Roles of Aluminum Hydroxide and Monophosphoryl Lipid A Adjuvants in Overcoming CD4+ T Cell Deficiency To Induce Isotype-Switched IgG Antibody Responses and Protection by T-Dependent Influenza Vaccine.

作者信息

Ko Eun-Ju, Lee Young-Tae, Kim Ki-Hye, Lee Youri, Jung Yu-Jin, Kim Min-Chul, Lee Yu-Na, Kang Taeuk, Kang Sang-Moo

机构信息

Center for Inflammation, Immunity and Infection, Institute for Biomedical Sciences, Georgia State University, Atlanta, GA 30303; and.

Animal and Plant Quarantine Agency, Gimcheon 39660, Republic of Korea.

出版信息

J Immunol. 2017 Jan 1;198(1):279-291. doi: 10.4049/jimmunol.1600173. Epub 2016 Nov 23.

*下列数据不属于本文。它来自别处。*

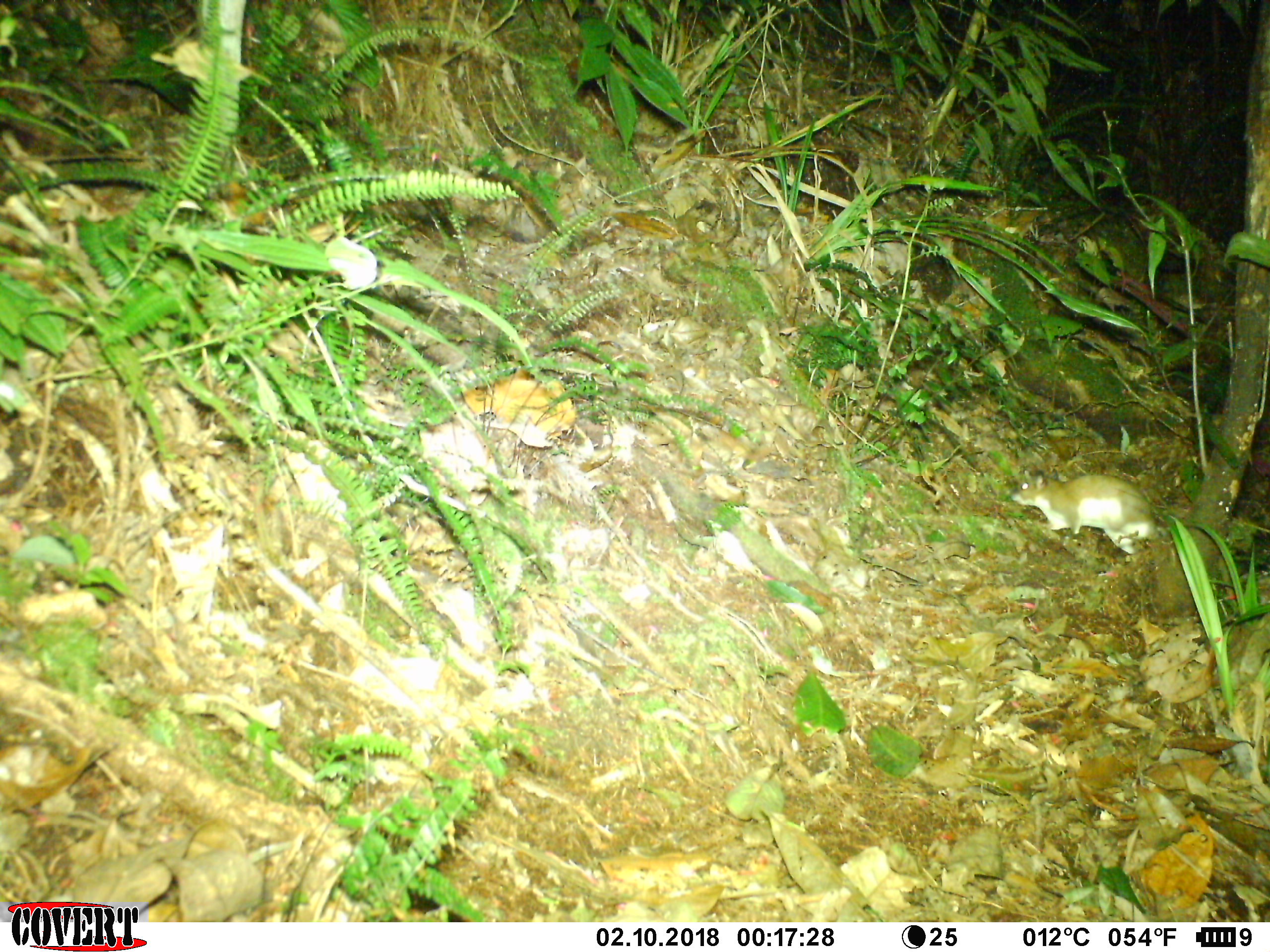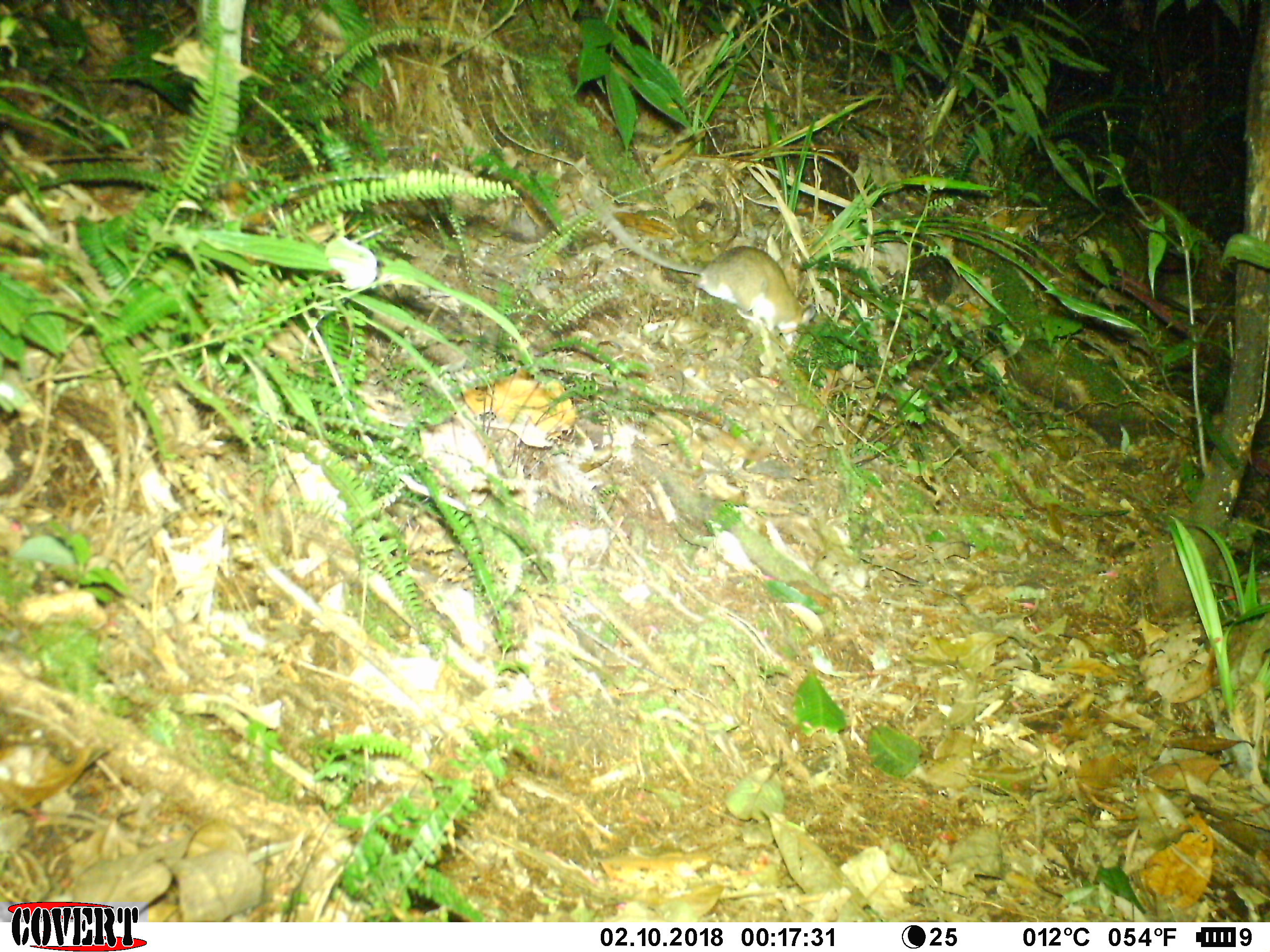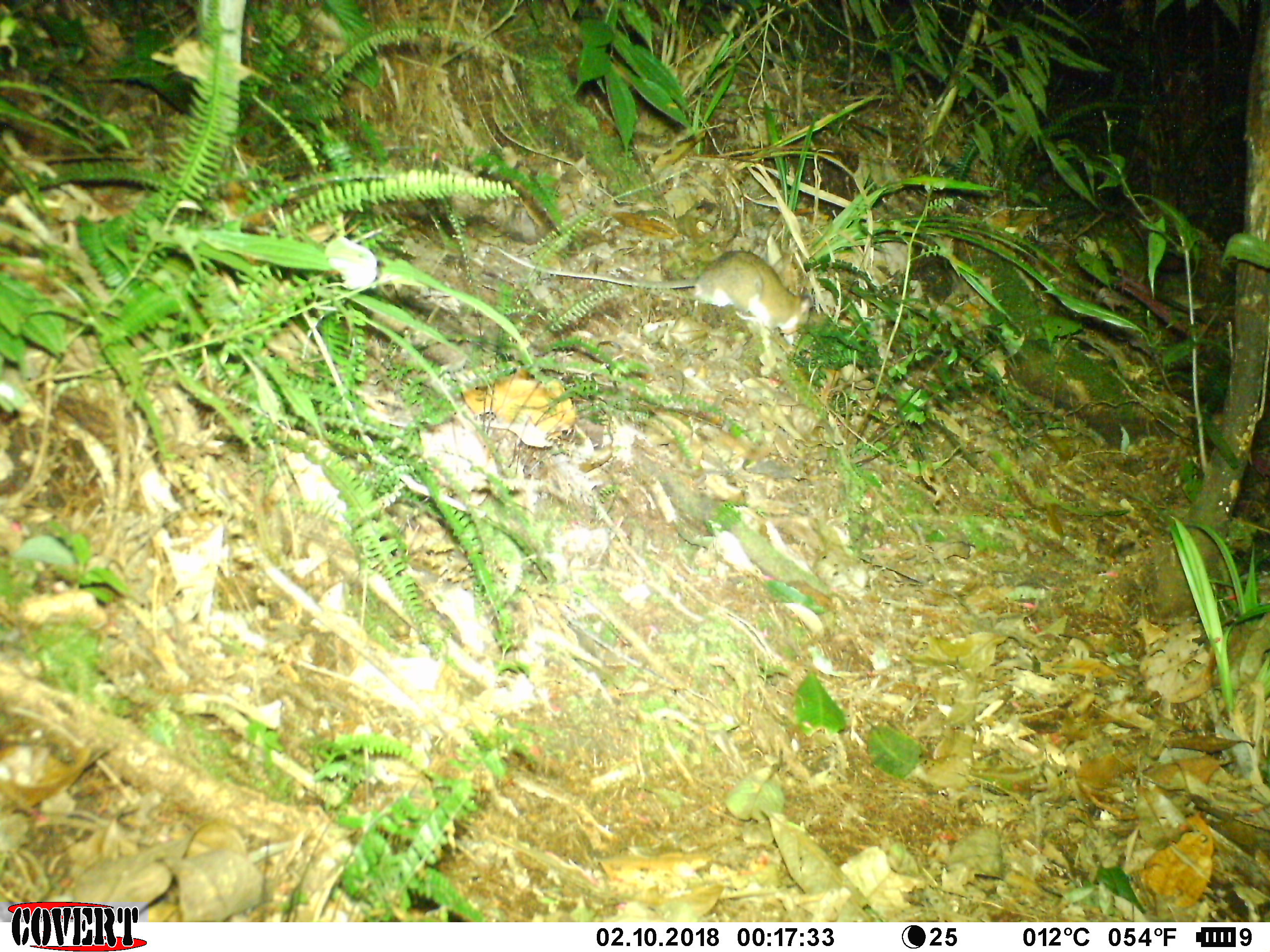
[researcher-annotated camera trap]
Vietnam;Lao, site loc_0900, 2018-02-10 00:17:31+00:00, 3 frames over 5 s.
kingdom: Animalia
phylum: Chordata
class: Mammalia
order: Rodentia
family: Muridae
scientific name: Muridae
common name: old-world mice and rats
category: unidentified murid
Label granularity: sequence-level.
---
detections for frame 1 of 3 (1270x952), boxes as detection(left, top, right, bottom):
unidentified murid: detection(1011, 470, 1167, 554)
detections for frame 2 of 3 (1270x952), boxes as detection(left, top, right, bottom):
unidentified murid: detection(582, 183, 815, 345)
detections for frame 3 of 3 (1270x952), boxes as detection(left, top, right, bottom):
unidentified murid: detection(491, 245, 813, 347)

DOI:10.4049/jimmunol.1600173
PMID:27881702
原文链接:https://pmc.ncbi.nlm.nih.gov/articles/PMC5173400/
Abstract

Vaccine adjuvant effects in the CD4-deficient condition largely remain unknown. We investigated the roles of combined monophosphoryl lipid A (MPL) and aluminum hydroxide (Alum) adjuvant (MPL+Alum) in inducing immunity after immunization of CD4 knockout (CD4KO) and wild-type (WT) mice with T-dependent influenza vaccine. MPL+Alum adjuvant mediated IgG isotype-switched Abs, IgG-secreting cell responses, and protection in CD4KO mice, which were comparable to those in WT mice. In contrast, Alum adjuvant effects were dependent on CD4 T cells. MPL+Alum adjuvant was effective in recruiting monocytes and neutrophils as well as in protecting macrophages from Alum-mediated cell loss at the injection site in CD4KO mice. MPL+Alum appeared to attenuate MPL-induced inflammatory responses in WT mice, likely improving the safety. Additional studies in CD4-depleted WT mice and MHC class II KO mice suggest that MHC class II APCs contribute to providing alternative B cell help in the CD4-deficient condition in the context of MPL+Alum-adjuvanted vaccination.

摘要

在缺乏CD4的情况下,疫苗佐剂的作用在很大程度上仍不清楚。我们研究了单磷酰脂质A(MPL)和氢氧化铝(明矾)联合佐剂(MPL+明矾)在用T细胞依赖性流感疫苗免疫CD4基因敲除(CD4KO)小鼠和野生型(WT)小鼠后诱导免疫的作用。MPL+明矾佐剂介导了CD4KO小鼠的IgG同种型转换抗体、分泌IgG的细胞反应和保护作用,这些与WT小鼠中的情况相当。相比之下,明矾佐剂的作用依赖于CD4 T细胞。MPL+明矾佐剂在招募单核细胞和中性粒细胞以及保护CD4KO小鼠注射部位的巨噬细胞免受明矾介导的细胞损失方面是有效的。MPL+明矾似乎减弱了WT小鼠中MPL诱导的炎症反应,可能提高了安全性。在CD4缺失的WT小鼠和MHC II类基因敲除小鼠中的进一步研究表明,在MPL+明矾佐剂疫苗接种的情况下,MHC II类抗原呈递细胞有助于在缺乏CD4的情况下提供替代的B细胞辅助。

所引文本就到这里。